### Given passage
------
United States Attorney Loretta E. Lynch Announces Extradition of Mexican Sex Traffickers as Part of Comprehensive Program to Combat Trafficking and Reunify Victims and Families
Mexican Sex Traffickers Arraigned Today in Federal Court in Brooklyn Following Extradition
United States Attorney Loretta E. Lynch today announced the extradition and arraignment of four Mexican sex traffickers and the reunification of a Mexican sex trafficking victim and her child, as the latest developments in the Office’s comprehensive anti-trafficking program, which has to date indicted 52 defendants in sex trafficking cases and rescued over 100 victims, including 17 minors. The announcements were made at a press conference at the United States Attorney’s Office for the Eastern District of New York. Ms. Lynch was joined at the conference by Glenn W. Sorge, Deputy Special Agent-in-Charge, Immigration and Customs Enforcement (ICE), Homeland Security Investigations (HSI), New York Field Office, and Sienna Baskin of the Urban Justice Center.
This morning, two Mexican nationals, Benito Lopez-Perez and Anastasio Romero-Perez, were arraigned on a 25-count indictment in United States v. Lopez-Perez, et al., after their extradition from Mexico. The indictment charges the defendants with sex trafficking, interstate prostitution, alien smuggling and money laundering offenses, involving victims as young as 14 and 15 years old. The defendants were arraigned before United States District Judge Carol B. Amon at the U.S. Courthouse in Brooklyn.1 A third defendant in that case, Jose Gabino Barrientos-Perez, was extradited from Mexico and arraigned on December 3, 2012, on the same charges as his co-defendants. If convicted of sex trafficking, these defendants face mandatory minimum sentences of 15 years and maximum sentences of life in prison.
Ms. Lynch also announced the successful extradition of another Mexican sex trafficking defendant, Antonio Lira-Robles, who was arraigned in federal court in Brooklyn on November 19, 2012 in a separate multi-defendant case, United States v. Granados-Hernandez, et al., on charges of sex trafficking, interstate prostitution, alien smuggling and money laundering. Four defendants in the Granados-Hernandez case have pleaded guilty to sex trafficking crimes and are awaiting sentencing. Two of the defendants face 15-year mandatory minimum sentences. If convicted of sex trafficking, Lira-Robles faces a mandatory minimum sentence of 15 years and a maximum sentence of life in prison.
Finally, Ms. Lynch announced the successful reunification of a Mexican sex trafficking victim with her child, who was being held in Mexico by members of the trafficking organization. The man who had trafficked the victim and fathered the child was convicted in 2005 of multiple counts of sex trafficking and numerous other crimes in United States v. Carreto, one of the first sex trafficking cases prosecuted by the United States Attorney’s Office in Brooklyn. After substantial post-conviction investigation and international coordination, the child was located and reunited with the victim-mother.
------
### Extracted entries

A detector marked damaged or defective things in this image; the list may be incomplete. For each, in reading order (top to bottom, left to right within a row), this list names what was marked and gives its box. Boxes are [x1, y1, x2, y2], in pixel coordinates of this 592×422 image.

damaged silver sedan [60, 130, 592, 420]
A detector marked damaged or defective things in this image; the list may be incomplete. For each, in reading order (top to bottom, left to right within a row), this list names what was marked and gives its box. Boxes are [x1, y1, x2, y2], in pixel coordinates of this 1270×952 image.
------
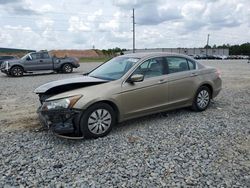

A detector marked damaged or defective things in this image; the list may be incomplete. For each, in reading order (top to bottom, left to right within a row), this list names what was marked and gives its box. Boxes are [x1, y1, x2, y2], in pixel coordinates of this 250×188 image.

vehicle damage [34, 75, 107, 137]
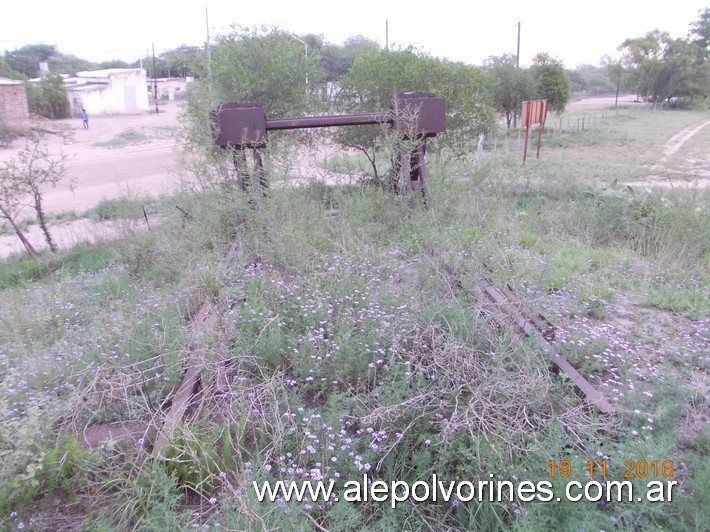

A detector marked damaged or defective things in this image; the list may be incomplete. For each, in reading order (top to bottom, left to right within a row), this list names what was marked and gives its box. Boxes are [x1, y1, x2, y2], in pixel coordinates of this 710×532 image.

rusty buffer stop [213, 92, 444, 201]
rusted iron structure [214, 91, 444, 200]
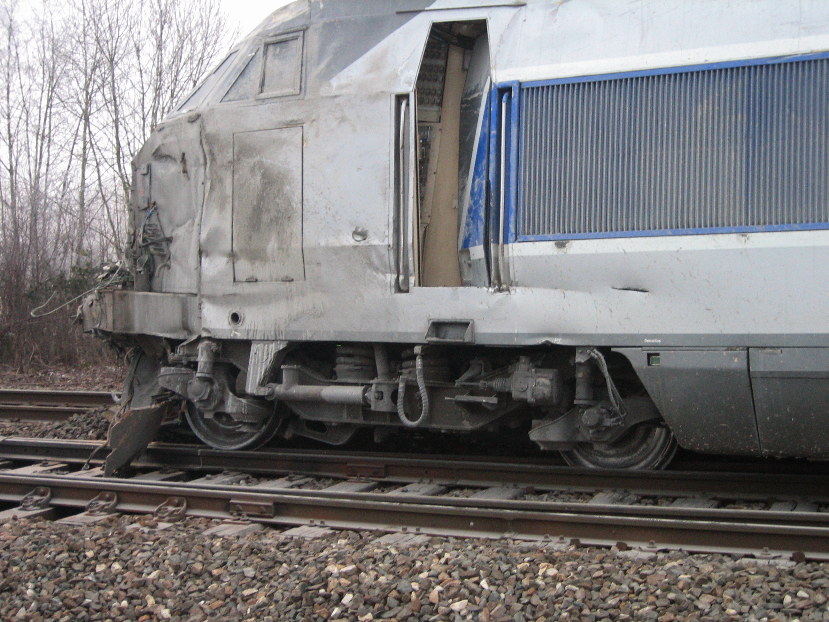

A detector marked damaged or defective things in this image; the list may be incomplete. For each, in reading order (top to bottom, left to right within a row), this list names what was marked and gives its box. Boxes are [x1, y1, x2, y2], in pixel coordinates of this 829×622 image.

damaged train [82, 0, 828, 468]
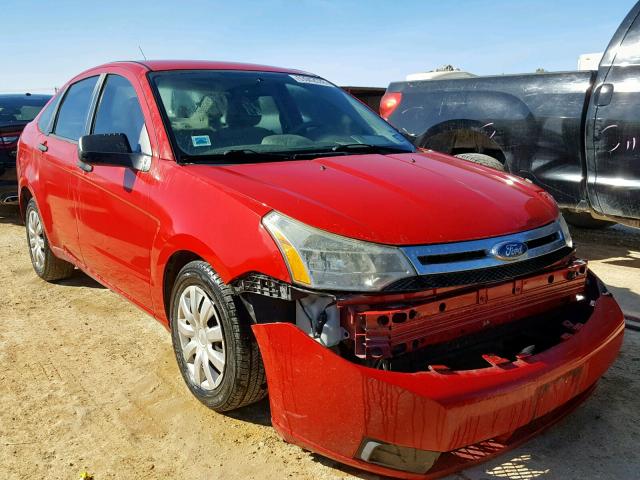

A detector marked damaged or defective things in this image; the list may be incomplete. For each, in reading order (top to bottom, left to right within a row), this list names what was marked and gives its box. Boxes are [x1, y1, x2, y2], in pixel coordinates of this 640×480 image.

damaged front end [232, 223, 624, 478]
------
### Work to do
1. List every defendant whom the announcement on the Mexican sex traffickers names as having been extradited.
2. Reproduce the lines of the first block of the listing, starting at the line containing "this 592×422 image." and ending at the line containing "damaged silver sedan [60, 130, 592, 420]".

### Written responses
1.
Benito Lopez-Perez
Anastasio Romero-Perez
Jose Gabino Barrientos-Perez
Antonio Lira-Robles

2.
A detector marked damaged or defective things in this image; the list may be incomplete. For each, in reading order (top to bottom, left to right within a row), this list names what was marked and gives its box. Boxes are [x1, y1, x2, y2], in pixel coordinates of this 592×422 image.

damaged silver sedan [60, 130, 592, 420]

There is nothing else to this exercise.